キシリャフ – Wikipedia

東シベリア海のチェトィリョフストルボヴォイ島に立つキシリャフ

キシリャフまたはキギリャフ (ロシア語: кигиляхи; ヤクート語: киһилээх(「石の人」の意); 英語: Kigilyakh / kisiliyakh[1]) は、ロシアのサハ共和国などに存在する高い柱状のモノリス型の奇岩の総称。ヤクート人(サハ人)の間では古くから人間に見立てられて重要視されている。

地質学的特徴[編集]

花崗岩や砂岩が低温環境下で風化して形成されたものであることが多い[2]。大半のキシリャフは、1億2000万年前ほどの白亜紀に形成された[3]

ヤナ川とアディチャ英語版川の合流点には、その名を冠したキシリャフ山脈英語版があり、チェルスキー山脈の一部を成している。その主稜線上や流域には、高さ30メートルにも及ぶ巨大なキシリャフが林立しており、通行不能な迷宮を形成しているところもある[4]
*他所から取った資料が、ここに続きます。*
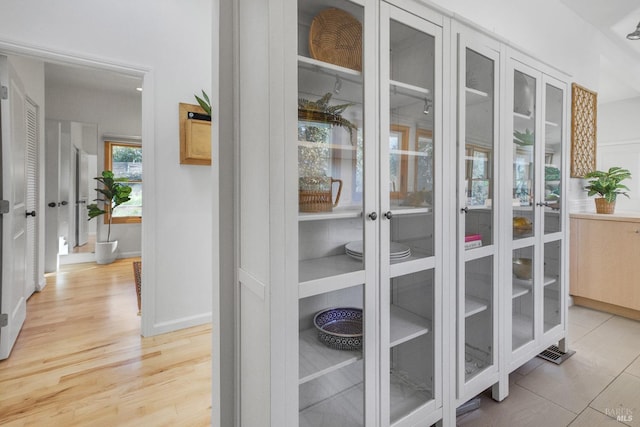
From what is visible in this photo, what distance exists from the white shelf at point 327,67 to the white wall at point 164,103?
6.01 ft

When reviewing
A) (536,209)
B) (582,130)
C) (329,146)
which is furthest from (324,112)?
(582,130)

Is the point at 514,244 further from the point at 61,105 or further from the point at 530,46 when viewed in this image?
the point at 61,105

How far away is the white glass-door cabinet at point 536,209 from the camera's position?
6.20ft

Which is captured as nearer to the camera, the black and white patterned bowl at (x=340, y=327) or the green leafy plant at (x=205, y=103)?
the black and white patterned bowl at (x=340, y=327)

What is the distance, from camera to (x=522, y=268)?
6.54ft

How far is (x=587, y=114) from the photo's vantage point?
A: 129 inches

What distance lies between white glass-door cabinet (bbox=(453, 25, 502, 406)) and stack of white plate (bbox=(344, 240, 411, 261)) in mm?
343

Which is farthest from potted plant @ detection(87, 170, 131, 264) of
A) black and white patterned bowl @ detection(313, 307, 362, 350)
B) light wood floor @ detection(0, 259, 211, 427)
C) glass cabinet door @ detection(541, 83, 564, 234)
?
glass cabinet door @ detection(541, 83, 564, 234)

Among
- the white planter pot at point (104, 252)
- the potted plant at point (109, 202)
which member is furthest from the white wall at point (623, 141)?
the white planter pot at point (104, 252)

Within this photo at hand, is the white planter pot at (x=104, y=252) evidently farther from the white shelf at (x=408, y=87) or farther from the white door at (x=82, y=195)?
the white shelf at (x=408, y=87)

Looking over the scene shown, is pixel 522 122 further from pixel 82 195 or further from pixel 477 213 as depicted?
pixel 82 195

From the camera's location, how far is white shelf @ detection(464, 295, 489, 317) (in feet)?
5.45

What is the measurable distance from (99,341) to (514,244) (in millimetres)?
2966

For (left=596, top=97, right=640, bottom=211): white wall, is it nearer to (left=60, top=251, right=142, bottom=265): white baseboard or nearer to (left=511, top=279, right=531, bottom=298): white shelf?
(left=511, top=279, right=531, bottom=298): white shelf
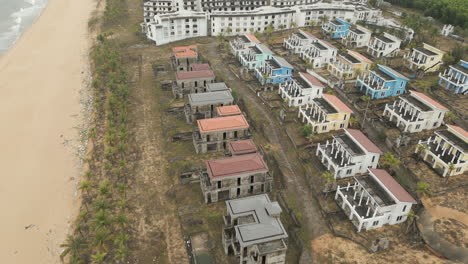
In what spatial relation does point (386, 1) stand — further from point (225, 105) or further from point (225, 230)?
point (225, 230)

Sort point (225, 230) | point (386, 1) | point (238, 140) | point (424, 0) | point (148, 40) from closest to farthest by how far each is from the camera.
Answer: point (225, 230), point (238, 140), point (148, 40), point (424, 0), point (386, 1)

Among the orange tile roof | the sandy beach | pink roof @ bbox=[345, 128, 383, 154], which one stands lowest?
the sandy beach

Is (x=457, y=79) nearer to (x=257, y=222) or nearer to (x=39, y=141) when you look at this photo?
(x=257, y=222)

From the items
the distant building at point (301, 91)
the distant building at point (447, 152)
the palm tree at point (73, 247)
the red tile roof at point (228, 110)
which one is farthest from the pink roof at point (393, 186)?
the palm tree at point (73, 247)

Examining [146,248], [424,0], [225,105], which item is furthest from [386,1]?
[146,248]

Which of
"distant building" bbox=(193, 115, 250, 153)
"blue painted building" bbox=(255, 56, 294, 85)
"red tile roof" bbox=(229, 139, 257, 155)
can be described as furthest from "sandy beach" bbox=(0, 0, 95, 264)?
"blue painted building" bbox=(255, 56, 294, 85)

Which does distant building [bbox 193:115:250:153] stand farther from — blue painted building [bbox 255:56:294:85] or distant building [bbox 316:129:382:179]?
blue painted building [bbox 255:56:294:85]
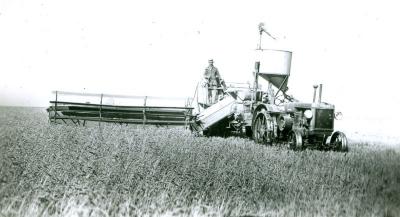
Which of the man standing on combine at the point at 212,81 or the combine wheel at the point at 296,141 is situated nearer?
the combine wheel at the point at 296,141

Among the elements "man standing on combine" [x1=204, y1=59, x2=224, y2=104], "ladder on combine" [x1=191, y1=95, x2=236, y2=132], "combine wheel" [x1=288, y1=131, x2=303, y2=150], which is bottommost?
"combine wheel" [x1=288, y1=131, x2=303, y2=150]

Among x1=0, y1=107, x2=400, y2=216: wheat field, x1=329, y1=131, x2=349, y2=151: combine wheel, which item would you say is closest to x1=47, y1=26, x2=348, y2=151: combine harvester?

キシリャフはロシア連邦サハ共和国の各地で発見されており、以下のように多くは東シベリア高地に位置している[5]

サハ共和国外でも、クラスノヤルスク地方のポポヴァ・チュコツカ諸島 (Остров Попова-Чукчина)やプトラナ台地で発見されている[9]

ヤクート人の文化では、キシリャフは人に見立ててられ重要視されている[10][11]。ごく少数のキシリャフが、なだらかな山の斜面から突き出したように散在している様は、人間が集まっているような印象を与える [12]。ヤクート人の伝承によれば、キシリャフは太古の人々にその起源を有している[11]。これによれば遠い昔、大地の気候が温暖だった頃、人々は主に山に住んでいた。しかしが厳しい寒さが到来したので、人々は南下し寒くない平地に降りるようになった。しかしキシリャフ山脈を越える際に多くの人が凍りつき、柱のようになってしまった。その柱が長い年月をかけて岩となり大きくなって、今のキシリャフが生まれたのだという。ヤクートの伝説によると、キシリャフはパワースポット(Места силы)であり、ポジティブなエネルギーを発しているという。キシリャフは観光客にも人気の観光地となっている[4][13]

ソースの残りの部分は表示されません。